At this point, no one is expecting Republican support for the bill in the House, or enough Democratic heartburn to endanger its passage. But the real drama could emerge in the Senate, whose Democratic managers are planning to take the House bill directly to the floor without parallel action in the upper chamber’s committees.
Quiet discussions are already underway between Senate Democrats and the Senate parliamentarian, who will decide if any of the House-passed provisions violate the Byrd rule (which forbids provisions deemed non-germane to the budget) and must be excluded from the Senate version (and thus from the final bill). The main suspect is Biden’s proposal for a $15 federal minimum wage, which faces additional trouble from skepticism expressed by Democratic senators Joe Manchin and Kyrsten Sinema. In theory, the president of the Senate (Vice-President Kamala Harris) could overrule an adverse parliamentarian’s ruling, as could a simple Senate majority, but the White House has indicated Biden might oppose such an effort. With not a single vote to spare, and no sign yet of any Senate Republicans being willing to cross the aisle, the shape and size of the final legislation is essentially in the hands of possible dissenters like Manchin.
Largely excluded (or self-excluded by their own obstructionist tendencies) from the process, congressional Republicans can be expected to denounce the process as excessively partisan (though it is no more partisan than their own use of reconciliation in 2017).
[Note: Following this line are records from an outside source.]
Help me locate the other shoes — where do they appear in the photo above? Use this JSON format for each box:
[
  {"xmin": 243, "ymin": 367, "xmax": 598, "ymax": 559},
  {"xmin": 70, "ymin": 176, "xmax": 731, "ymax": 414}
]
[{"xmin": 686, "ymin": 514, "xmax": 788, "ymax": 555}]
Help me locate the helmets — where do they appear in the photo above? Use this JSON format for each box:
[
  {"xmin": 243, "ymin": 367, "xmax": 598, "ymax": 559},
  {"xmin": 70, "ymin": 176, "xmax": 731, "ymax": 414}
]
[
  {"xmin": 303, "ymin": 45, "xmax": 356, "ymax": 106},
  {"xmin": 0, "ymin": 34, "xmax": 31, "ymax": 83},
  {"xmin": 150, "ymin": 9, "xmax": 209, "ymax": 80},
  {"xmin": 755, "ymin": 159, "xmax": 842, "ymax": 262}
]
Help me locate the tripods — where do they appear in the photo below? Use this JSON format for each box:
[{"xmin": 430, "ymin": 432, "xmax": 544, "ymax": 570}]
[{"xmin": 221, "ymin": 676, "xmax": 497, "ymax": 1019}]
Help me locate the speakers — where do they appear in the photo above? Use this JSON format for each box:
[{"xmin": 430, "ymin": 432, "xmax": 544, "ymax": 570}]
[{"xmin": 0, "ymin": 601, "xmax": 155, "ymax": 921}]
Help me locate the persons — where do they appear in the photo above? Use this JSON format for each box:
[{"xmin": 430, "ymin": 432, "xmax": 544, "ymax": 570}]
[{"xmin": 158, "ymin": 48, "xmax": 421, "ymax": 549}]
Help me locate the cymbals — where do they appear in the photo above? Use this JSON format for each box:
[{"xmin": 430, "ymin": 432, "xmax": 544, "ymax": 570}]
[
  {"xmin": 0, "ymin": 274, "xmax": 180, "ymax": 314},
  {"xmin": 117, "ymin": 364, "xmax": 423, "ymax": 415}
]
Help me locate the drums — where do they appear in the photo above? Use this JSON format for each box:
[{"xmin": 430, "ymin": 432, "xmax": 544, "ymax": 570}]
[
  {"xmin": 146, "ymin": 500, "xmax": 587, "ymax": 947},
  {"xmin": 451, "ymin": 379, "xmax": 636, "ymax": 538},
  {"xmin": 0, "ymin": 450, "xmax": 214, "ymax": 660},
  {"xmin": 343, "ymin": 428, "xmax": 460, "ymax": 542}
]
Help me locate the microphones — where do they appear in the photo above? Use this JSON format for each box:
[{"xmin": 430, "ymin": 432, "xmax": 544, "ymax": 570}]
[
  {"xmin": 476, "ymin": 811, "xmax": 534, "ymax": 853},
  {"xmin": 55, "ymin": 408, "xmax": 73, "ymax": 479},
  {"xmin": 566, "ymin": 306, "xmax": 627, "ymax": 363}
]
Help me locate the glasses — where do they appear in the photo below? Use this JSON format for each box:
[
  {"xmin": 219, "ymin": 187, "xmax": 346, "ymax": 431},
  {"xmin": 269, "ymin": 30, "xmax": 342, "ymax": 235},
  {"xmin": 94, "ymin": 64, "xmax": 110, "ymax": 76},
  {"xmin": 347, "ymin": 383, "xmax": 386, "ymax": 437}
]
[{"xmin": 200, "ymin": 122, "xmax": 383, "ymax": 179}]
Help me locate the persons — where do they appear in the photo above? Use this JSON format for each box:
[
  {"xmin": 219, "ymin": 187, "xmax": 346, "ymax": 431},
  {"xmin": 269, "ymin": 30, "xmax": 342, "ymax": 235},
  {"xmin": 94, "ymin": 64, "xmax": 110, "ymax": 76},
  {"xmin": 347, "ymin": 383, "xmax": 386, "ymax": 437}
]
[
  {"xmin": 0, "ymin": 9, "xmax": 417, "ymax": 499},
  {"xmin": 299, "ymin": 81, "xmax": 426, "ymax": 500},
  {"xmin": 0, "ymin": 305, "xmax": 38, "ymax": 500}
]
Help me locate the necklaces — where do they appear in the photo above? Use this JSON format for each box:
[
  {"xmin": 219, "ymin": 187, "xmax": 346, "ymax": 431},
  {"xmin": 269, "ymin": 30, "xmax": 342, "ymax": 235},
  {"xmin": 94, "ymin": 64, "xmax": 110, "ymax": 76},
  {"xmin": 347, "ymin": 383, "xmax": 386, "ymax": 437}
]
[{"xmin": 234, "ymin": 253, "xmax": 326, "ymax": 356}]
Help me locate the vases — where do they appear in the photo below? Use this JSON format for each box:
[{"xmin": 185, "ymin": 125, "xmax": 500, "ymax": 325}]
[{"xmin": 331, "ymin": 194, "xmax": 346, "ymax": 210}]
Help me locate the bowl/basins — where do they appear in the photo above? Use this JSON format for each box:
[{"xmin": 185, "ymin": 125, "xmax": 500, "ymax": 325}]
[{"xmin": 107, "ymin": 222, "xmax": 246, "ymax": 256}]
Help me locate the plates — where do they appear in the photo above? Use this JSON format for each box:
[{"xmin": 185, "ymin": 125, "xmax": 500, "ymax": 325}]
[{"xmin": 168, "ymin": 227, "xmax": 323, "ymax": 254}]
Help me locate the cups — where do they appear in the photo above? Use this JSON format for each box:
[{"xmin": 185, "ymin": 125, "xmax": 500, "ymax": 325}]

Republicans also say the legislation itself is too costly and too broad, arguing that initiatives ranging from the minimum-wage hike to general-purpose assistance to state and local governments have nothing to do with COVID-19 (the House GOP’s campaign arm has described the bill as a whole as a “$2 trillion socialist boondoggle”). But Democrats will rely on unity, the speed the reconciliation process makes possible, and reasonably strong public support extending well into the Republican rank and file, to get the bill onto Biden’s desk by mid-March, when the supplemental unemployment benefits extended in the last COVID-19 stimulus bill run out. With any luck, by the time that happens, the public-health and economic indicators will begin to turn positive, and even conservative voters will be looking forward to their stimulus checks instead of worrying about the awful specter of socialism.